Eine Stolpersteinverlegung in Regensburg

Eine Stolpersteinverlegung in Regensburg

In Zusammenarbeit mit der Historikerin Frau Sylvia Seifert und dem Verein Stolpersteine wird die Klasse 8d unserer Schule unter der Leitung von Frau Monika Pöschl eine oder gegebenenfalls mehrere Stolpersteinverlegungen in Regensburg vorbereiten und durchführen lassen. Ziel ist es, die Erinnerung an Mitbürger Regensburg wachzuhalten, die wegen des nationalsozialistischen Regimes ums Leben kamen.

Folgender Ablauf ist geplant:

1. Die Klasse 8d muss sich entscheiden, auf wessen Spuren sie sich begeben wird. Frau Seifert stellt eine Reihe von jüdischen Familien vor, die in Regensburg gelebt haben und schließlich 1942 deportiert wurden.

2. Der Kontakt zu den aktuellen Besitzern der Häuser, in denen die Familien damals gelebt haben, muss hergestellt werden. Sie müssen das Einverständnis erklären, dass vor ihrem Haus überhaupt ein Stolperstein verlegt werden darf.

3. Ist das Einverständnis eingeholt, kann geforscht werden. In Archiven, Büchern usw. wird nach Informationen, Hinterlassenschaften, persönlichen Briefen "gestöbert", um ein möglichst umfassendes Bild von den jüdischen Familien und deren Einzelpersonen entstehen lassen zu können. Das wird sicher der schwierigste Teil der Aufgabe, da Dokumente vielleicht nicht auf den ersten Blick entschlüsselt werden können. Schließlich hatte man vor 70 Jahren auch noch eine andere Schrift! Ob das zu entziffern ist? Die Schüler der 8d werden es auf jeden Fall versuchen und auch nicht bei den ersten Schwierigkeiten aufgeben!

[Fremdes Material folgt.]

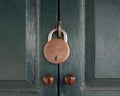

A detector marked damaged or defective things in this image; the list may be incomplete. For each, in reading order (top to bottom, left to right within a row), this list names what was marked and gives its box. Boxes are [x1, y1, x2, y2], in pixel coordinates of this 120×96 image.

rusty padlock [43, 28, 70, 64]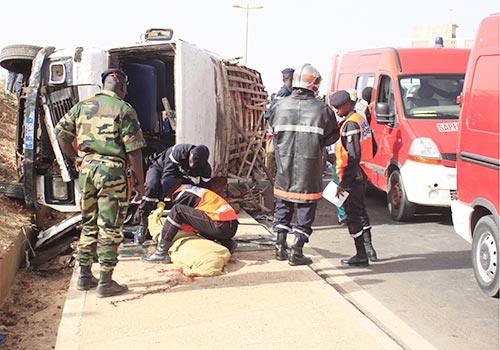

4. Die Ergebnisse werden schließlich zusammengefasst. Sie dienen dann als Erinnerungs- und Informationsgrundlage und werden der Öffentlichkeit zur Verfügung gestellt.

5. Der Höhepunkt des Projekts wird die Stolpersteinverlegung durch den Künstler Gunter Demnig sein.

Die Klasse 8d hofft auf gutes Gelingen und eine intensive Zusammenarbeit mit Frau Sylvia Seifert und der Initiative "Stolpersteine für Regensburg".

Besuch im Stadtarchiv am Freitag, 25. Februar 2011

Sich dafür zu entscheiden, Stolpersteine für Regensburger Juden, die durch den Nationalsozialismus umkamen, zu verlegen, ist leicht. Doch erst im Laufe der Zeit merkt man, dass damit sehr viel mehr verbunden ist als nur diese Entscheidung. Engagierte Schülerinnen und Schüler aus der 8d mussten Briefe entwerfen und schicken, in denen sie die aktuellen Hauseigentümer um Einwilligung bitten, damit überhaupt ein Stolperstein vor den ehemaligen Wohnhäusern unserer ausgewählten jüdischen Familien verlegt werden darf. Ungeduldig warten wir noch auf Rückmeldung und hoffen auf diese Einwilligungen. Doch Briefe schreiben allein ist nicht genug. Am Freitag, 25.02.2011, waren wir im Regensburger Stadtarchiv. Dort wurden wir sehr kundig eingeführt in die grundsätzliche Aufgabe dieses Hauses. Auch die Magazine mit einer schier unendlich erscheinenden Fülle von Papier durften wir besichtigen. Sogar einen Brief, den Martin Luther zumindest eigenhändig unterschrieben hat, konnten wir im Original begutachten. Dann ging es an die Recherche über unsere jüdischen Familien. Es wurde z. B. in alten Zeitungen gesucht, ob etwas über die Deportation von Regensburger Juden berichtet wurde. Gefunden haben wir - wie wir bereits vermutet hatten - nichts.



Des Weiteren wurden in sog. Familienbögen Informationen enthoben, die Aufschluss z. B. über den Verwandtschaftsgrad und vieles mehr geben.



Aber ohne Schwierigkeiten lief es nicht ganz ab. Die alte deutsche Schrift ist teilweise doch etwas schwer zu entziffern. Aber erste Erfolge konnten erzielt werden und lassen uns darauf hoffen, dass wir noch wertvolle Informationen entschlüsseln können. Wir danken dem Stadtarchiv Regensburg für die Kooperation und versprechen, bald wieder zu kommen.